結論から言うと、「やめとけ」は半分正しくて、半分は人によります。
この記事では、なぜそう言われるのかを構造として説明したうえで、
「続けたほうがいい人」と「移ったほうがいい人」を分ける判断基準を整理します。
中小代理店でのテレアポ営業から、大手代理店での実務まで経験してきた立場から書いています。

目次

なぜ「広告代理店 やめとけ」と言われるのか

締め切りが「今日」と「明日」しかない

代理店の仕事には、独特の時間感覚があります。
代理店時間での「今日中」は「翌日の始業まで」と読み替えることが業界内の常識ですし
提案資料や報告資料の締め切りは、たいてい夜に話が来て「リミットは明日まで」であったりします。

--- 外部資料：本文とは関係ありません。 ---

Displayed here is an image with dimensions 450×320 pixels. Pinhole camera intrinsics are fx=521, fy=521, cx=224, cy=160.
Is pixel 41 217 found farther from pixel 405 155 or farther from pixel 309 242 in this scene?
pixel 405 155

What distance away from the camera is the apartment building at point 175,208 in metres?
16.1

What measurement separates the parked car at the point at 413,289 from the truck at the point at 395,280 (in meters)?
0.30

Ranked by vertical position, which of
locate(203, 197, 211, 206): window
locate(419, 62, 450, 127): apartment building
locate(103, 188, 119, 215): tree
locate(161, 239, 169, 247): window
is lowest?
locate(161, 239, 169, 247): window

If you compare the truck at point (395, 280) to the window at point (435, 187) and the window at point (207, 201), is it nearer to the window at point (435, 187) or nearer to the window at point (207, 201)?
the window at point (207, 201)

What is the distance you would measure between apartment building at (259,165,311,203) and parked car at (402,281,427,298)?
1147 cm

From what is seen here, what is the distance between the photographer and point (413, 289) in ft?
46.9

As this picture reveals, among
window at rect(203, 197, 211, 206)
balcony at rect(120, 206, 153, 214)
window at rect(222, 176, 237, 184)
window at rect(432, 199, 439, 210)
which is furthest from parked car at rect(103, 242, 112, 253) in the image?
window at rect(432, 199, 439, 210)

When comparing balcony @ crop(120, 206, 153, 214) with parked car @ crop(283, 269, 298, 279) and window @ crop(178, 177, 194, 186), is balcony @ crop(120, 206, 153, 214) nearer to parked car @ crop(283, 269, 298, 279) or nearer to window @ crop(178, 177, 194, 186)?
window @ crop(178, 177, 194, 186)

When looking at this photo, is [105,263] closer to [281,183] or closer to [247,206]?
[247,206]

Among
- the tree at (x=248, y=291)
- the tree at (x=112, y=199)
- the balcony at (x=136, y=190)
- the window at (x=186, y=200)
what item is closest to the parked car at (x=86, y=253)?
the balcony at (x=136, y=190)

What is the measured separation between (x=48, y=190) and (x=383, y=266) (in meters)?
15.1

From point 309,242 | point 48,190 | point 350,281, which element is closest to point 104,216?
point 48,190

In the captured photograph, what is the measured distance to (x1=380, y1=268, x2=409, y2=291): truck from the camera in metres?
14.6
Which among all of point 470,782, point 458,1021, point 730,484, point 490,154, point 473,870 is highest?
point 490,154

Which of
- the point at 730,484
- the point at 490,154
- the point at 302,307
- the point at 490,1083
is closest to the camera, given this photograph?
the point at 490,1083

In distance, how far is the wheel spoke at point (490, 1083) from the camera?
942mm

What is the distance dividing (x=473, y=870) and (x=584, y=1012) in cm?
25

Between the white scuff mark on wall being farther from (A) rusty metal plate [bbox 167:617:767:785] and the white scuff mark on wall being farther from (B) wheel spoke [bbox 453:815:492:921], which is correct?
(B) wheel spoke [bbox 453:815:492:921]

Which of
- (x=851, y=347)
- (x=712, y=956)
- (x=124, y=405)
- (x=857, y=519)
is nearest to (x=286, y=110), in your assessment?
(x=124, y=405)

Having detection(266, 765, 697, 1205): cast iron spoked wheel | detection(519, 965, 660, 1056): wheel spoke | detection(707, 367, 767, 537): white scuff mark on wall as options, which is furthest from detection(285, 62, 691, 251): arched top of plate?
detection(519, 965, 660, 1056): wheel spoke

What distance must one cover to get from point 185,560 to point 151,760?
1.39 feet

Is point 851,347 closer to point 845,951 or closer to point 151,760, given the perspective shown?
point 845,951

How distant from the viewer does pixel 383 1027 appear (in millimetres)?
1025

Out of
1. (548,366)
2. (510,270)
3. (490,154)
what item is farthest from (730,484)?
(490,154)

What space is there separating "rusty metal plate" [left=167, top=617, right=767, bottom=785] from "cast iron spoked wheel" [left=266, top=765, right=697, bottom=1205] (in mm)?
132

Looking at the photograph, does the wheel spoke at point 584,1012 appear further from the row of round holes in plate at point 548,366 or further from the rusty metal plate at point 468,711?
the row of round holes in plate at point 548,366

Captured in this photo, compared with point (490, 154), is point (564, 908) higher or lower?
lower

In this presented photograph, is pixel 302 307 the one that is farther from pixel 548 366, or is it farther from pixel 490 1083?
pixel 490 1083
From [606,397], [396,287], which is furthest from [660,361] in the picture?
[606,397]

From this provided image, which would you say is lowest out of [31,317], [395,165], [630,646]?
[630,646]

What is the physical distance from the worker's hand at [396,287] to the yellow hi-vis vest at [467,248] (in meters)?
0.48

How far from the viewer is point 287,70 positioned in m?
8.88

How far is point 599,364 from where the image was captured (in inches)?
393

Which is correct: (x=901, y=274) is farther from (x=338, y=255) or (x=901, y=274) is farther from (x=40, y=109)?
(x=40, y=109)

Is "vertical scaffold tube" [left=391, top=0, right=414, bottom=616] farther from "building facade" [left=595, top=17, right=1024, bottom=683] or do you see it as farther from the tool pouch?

前日の夜、下手をすれば当日の深夜まで手を動かすことになる。これが月に何度もある。
慣れてくると耐性はつきますが、耐性がつくこと自体が異常と言えば異常です。

顧客の期待値を超えられなかったときの重さ

数字が未達だったときのつらさは、実はそこまでではありません。
本当にこたえるのは、自分の専門性やプロフェッショナリズムを発揮しきれずに、
顧客をがっかりさせてしまったと感じる瞬間です。
数字は挽回できますが、「この人に任せて大丈夫か」という信頼の揺らぎは、簡単には取り戻せません。

オーダーがフワフワしているときの消耗

顧客からの要望が明確ならまだいい。
「なんとなくこういう感じにしたい」というオーダーを、こちらで輪郭を作って形にしていく仕事は、精神的な体力を削ります。
社内に知見がある領域ならまだしも、誰も答えを持っていないときは、
媒体社や関係各社にまで声をかけて情報を集めることになります。
答えのない問いに、自分で答えを作りにいく仕事です。

割に合わない仕事から抜けられない構造

作業量に対して収益が明らかに見合わない案件は、
代理店であれば一度は経験します。
それでも「この顧客を落とすわけにはいかない」という理由で、疲弊しながら続けてしまう。
個人の意思決定ではなく、構造として抜けにくい仕組みになっていることが多いです。

「昇進の天井」と「AIへの不安」

もう一つ、数字には出にくいキツさがあります。
ある程度のところまで活躍できても、上のポストが詰まっていて昇進が見えないという壁。
そして、AIの台頭で、自分が積み上げてきたスキルの価値がこの先どうなるのか分からないという不安です。
目の前の仕事がきついこと以上に、この「この先どうなるか分からない」という感覚のほうが、実は辞める理由として大きいのかもしれません。

それでも「全員がやめるべき」ではない理由

ここまで読むと、代理店の仕事は苦行にしか見えないかもしれません。
ですが、同じ環境にいても、消耗していく人と、むしろ力を発揮していく人がいます。

私自身が続けてきた理由を振り返ると、
専門性を身につけて「求められる人材」になりたい
という気持ちがありました。
テレアポだけをやっていた駆け出しの頃は「これを40年やるのか」と思ったこともあります。
それでも、人より得意にできる領域を持っていたいと考えていました。

一番手応えを感じるのは、自分が立てた仮説を実際に検証して、
顧客の課題を解決できたときです。自分の能力が120%発揮されている感覚——これに勝る報酬はありません。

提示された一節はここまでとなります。